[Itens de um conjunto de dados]
⁂

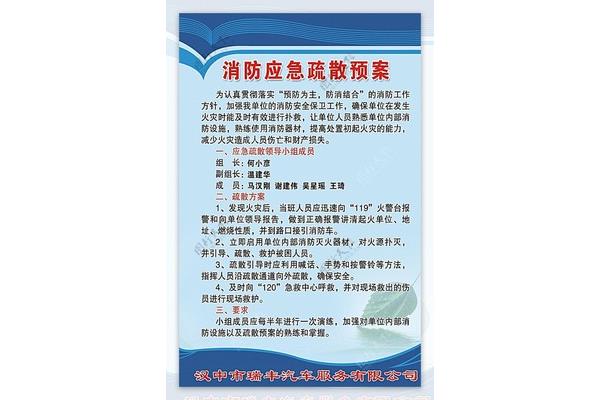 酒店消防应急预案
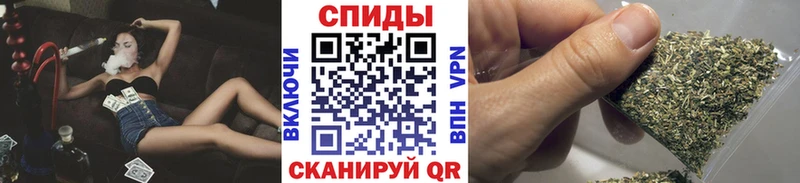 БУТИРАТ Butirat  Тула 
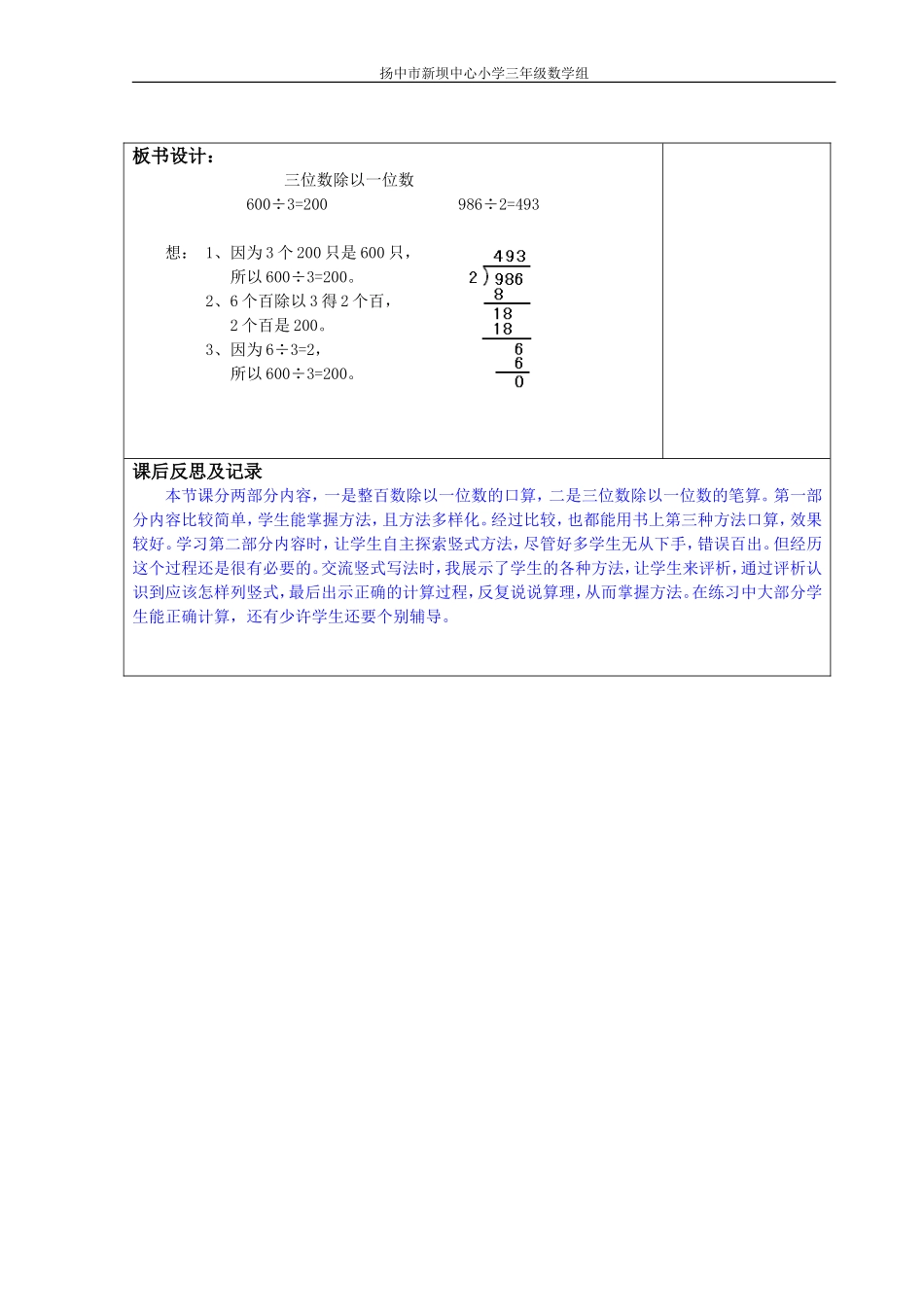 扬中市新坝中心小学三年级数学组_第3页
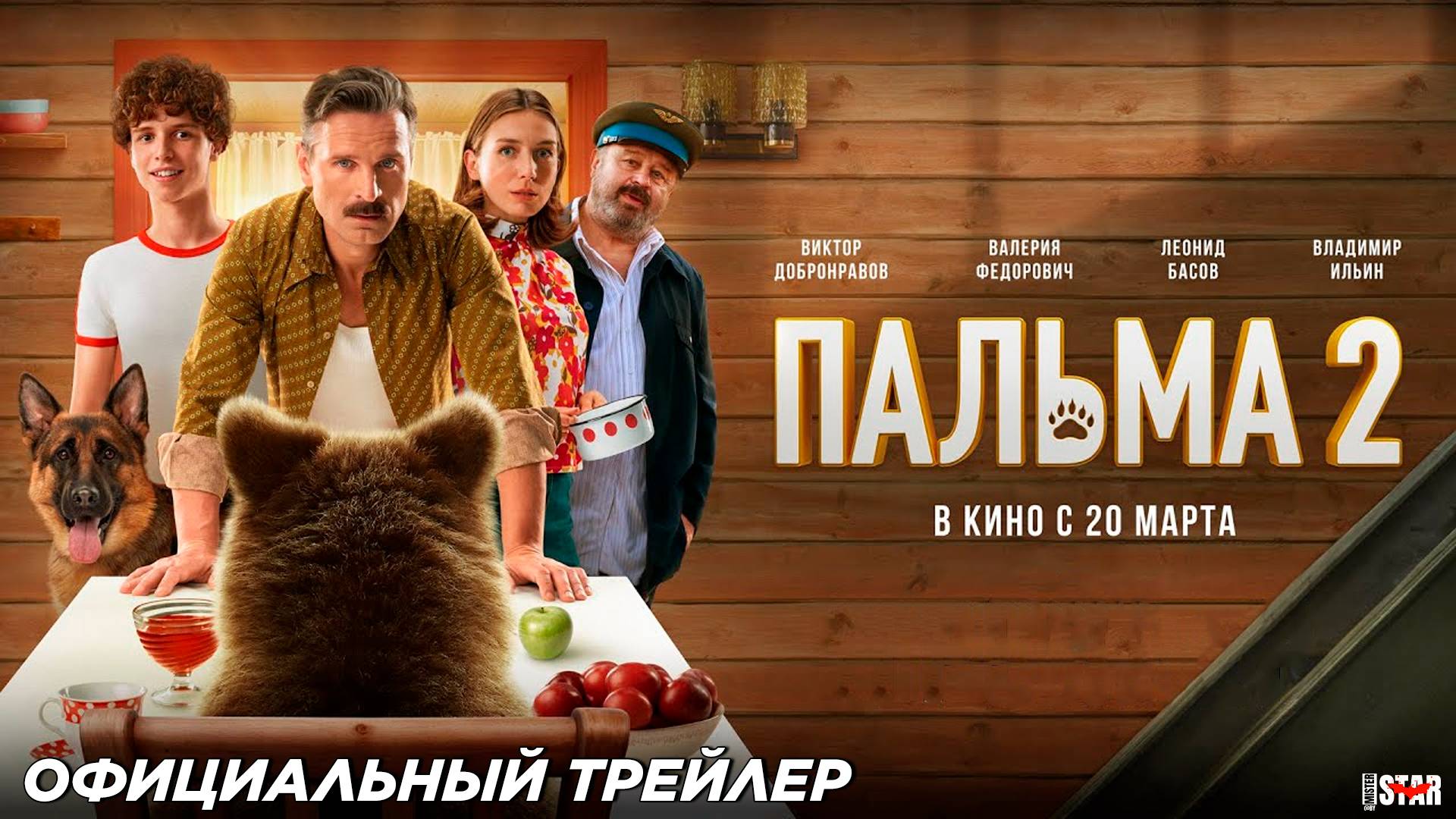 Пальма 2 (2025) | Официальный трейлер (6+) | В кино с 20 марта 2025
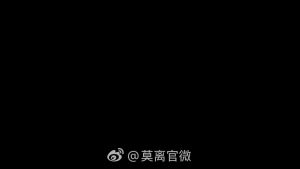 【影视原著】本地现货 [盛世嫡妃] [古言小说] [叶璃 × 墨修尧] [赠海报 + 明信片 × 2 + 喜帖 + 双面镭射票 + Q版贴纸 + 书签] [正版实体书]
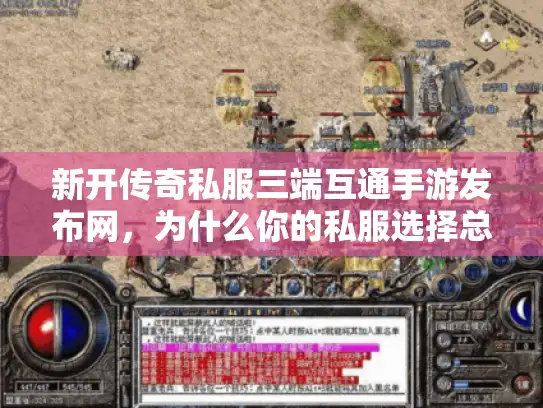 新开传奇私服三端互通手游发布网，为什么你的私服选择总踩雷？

⁂

Reproduza fielmente todas as linhas acima, sem incluir as imagens.

 酒店消防应急预案
 БУТИРАТ Butirat  Тула 
 扬中市新坝中心小学三年级数学组_第3页
 Пальма 2 (2025) | Официальный трейлер (6+) | В кино с 20 марта 2025
 【影视原著】本地现货 [盛世嫡妃] [古言小说] [叶璃 × 墨修尧] [赠海报 + 明信片 × 2 + 喜帖 + 双面镭射票 + Q版贴纸 + 书签] [正版实体书]
 新开传奇私服三端互通手游发布网，为什么你的私服选择总踩雷？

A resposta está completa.